[begin Input rows]

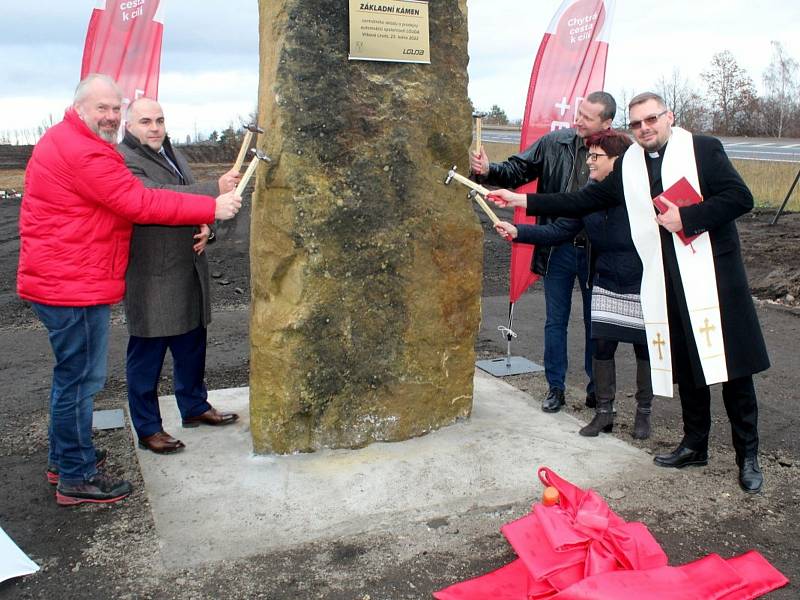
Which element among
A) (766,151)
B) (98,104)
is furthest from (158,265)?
(766,151)

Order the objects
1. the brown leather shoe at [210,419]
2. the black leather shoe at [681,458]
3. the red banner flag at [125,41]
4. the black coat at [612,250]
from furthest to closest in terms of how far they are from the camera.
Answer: the red banner flag at [125,41] → the brown leather shoe at [210,419] → the black coat at [612,250] → the black leather shoe at [681,458]

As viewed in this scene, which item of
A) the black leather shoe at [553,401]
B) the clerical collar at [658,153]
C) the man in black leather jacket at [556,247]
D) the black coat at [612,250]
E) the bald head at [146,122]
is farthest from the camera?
the black leather shoe at [553,401]

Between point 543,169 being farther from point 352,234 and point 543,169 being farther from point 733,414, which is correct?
point 733,414

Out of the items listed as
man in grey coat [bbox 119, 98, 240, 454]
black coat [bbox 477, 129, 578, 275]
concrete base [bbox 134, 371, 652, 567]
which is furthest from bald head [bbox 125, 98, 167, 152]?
black coat [bbox 477, 129, 578, 275]

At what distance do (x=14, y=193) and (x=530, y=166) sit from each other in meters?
16.9

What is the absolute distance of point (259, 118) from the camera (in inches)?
152

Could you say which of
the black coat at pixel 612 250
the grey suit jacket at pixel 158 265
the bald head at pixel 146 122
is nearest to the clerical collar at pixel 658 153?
the black coat at pixel 612 250

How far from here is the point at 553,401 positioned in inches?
188

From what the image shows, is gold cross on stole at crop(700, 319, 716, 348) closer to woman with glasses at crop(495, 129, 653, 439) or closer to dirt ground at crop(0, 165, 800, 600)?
woman with glasses at crop(495, 129, 653, 439)

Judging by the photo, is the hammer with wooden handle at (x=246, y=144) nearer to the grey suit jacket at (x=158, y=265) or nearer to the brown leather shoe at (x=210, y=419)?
the grey suit jacket at (x=158, y=265)

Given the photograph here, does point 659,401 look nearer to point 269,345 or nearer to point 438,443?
point 438,443

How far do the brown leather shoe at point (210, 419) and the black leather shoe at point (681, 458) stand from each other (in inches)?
94.7

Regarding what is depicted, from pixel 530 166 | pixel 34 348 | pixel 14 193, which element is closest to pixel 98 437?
pixel 34 348

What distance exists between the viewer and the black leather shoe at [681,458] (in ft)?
13.0
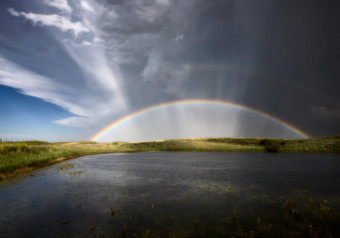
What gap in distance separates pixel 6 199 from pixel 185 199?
47.2ft

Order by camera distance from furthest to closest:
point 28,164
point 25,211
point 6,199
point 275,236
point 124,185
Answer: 1. point 28,164
2. point 124,185
3. point 6,199
4. point 25,211
5. point 275,236

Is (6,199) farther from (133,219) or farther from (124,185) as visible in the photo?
(133,219)

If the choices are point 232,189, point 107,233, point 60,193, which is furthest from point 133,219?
point 232,189

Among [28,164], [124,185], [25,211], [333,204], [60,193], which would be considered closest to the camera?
[25,211]

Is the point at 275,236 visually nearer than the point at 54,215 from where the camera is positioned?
Yes

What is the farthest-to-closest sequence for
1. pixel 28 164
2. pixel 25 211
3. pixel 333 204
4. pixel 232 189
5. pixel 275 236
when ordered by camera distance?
pixel 28 164 < pixel 232 189 < pixel 333 204 < pixel 25 211 < pixel 275 236

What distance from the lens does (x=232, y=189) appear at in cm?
1881

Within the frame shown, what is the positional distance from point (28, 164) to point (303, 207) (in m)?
36.0

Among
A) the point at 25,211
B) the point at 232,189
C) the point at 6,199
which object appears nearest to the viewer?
the point at 25,211

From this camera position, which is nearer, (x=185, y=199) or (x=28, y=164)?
(x=185, y=199)

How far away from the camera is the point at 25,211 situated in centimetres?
1298

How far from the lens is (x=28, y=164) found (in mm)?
30391

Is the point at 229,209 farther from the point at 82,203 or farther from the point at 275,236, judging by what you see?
the point at 82,203

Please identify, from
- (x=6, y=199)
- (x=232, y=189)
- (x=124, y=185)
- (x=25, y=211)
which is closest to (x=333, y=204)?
(x=232, y=189)
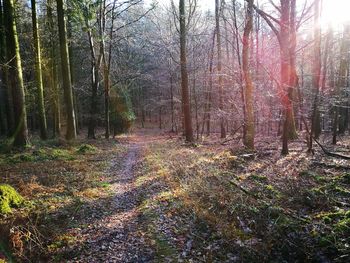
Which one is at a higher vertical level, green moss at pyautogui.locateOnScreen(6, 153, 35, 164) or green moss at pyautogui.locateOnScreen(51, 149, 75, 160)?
green moss at pyautogui.locateOnScreen(6, 153, 35, 164)

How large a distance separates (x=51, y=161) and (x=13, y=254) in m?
7.43

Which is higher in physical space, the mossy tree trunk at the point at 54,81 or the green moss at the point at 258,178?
the mossy tree trunk at the point at 54,81

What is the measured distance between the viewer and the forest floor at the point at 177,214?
4793 millimetres

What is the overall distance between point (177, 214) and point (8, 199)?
3.64 m

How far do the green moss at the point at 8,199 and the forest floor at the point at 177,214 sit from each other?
0.20 meters

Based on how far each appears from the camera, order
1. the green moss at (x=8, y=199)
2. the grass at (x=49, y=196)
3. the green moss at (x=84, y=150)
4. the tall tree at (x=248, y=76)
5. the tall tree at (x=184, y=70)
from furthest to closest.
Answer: the tall tree at (x=184, y=70), the green moss at (x=84, y=150), the tall tree at (x=248, y=76), the green moss at (x=8, y=199), the grass at (x=49, y=196)

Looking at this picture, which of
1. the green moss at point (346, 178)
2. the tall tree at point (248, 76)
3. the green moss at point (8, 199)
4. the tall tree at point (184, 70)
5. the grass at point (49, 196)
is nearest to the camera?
the grass at point (49, 196)

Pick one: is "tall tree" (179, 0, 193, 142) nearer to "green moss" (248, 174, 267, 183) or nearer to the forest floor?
the forest floor

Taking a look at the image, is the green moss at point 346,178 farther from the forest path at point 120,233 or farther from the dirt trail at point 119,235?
the dirt trail at point 119,235

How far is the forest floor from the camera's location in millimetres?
4793

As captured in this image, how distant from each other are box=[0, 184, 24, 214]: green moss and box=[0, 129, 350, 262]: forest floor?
0.20m

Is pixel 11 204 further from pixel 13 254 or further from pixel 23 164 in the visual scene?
pixel 23 164

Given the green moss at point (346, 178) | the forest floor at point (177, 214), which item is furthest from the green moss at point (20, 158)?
the green moss at point (346, 178)

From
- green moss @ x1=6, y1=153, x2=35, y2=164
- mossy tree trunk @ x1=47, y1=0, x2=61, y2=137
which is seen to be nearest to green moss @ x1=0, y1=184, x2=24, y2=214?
green moss @ x1=6, y1=153, x2=35, y2=164
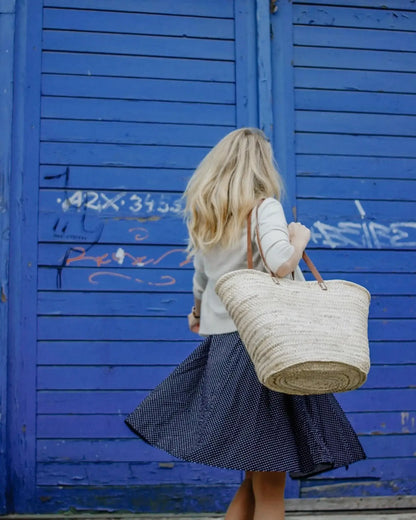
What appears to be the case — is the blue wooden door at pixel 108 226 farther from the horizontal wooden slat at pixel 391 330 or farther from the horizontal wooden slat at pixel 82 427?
the horizontal wooden slat at pixel 391 330

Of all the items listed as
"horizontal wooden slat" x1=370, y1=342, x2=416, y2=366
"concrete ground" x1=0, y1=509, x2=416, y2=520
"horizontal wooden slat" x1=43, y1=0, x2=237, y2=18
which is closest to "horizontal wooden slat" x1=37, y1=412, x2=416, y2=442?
"concrete ground" x1=0, y1=509, x2=416, y2=520

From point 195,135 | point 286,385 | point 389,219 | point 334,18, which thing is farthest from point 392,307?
point 286,385

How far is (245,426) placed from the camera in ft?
7.21

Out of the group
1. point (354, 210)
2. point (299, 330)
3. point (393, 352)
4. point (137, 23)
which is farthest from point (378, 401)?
point (137, 23)

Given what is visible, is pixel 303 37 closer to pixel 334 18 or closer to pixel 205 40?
pixel 334 18

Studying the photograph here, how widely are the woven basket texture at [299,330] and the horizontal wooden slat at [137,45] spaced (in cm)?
215

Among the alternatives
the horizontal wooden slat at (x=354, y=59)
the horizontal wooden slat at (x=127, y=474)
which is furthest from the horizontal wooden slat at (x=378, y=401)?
the horizontal wooden slat at (x=354, y=59)

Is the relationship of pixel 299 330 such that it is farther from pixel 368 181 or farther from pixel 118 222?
pixel 368 181

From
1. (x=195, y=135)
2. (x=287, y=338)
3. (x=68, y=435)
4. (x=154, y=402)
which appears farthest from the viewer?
(x=195, y=135)

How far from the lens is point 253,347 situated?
2.00 meters

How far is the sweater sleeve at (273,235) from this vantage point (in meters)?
2.12

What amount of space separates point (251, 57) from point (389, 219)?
120 cm

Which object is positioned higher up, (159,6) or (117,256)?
(159,6)

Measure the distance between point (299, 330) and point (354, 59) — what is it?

[end Input rows]

Arrange the lines as a numbered list, omitting blank lines, beginning at the line that contains "Which object is" and ending with the final line of the entries.

1. Which object is positioned higher up, (159,6) or (117,256)?
2. (159,6)
3. Measure the distance between point (299, 330) and point (354, 59) — what is it?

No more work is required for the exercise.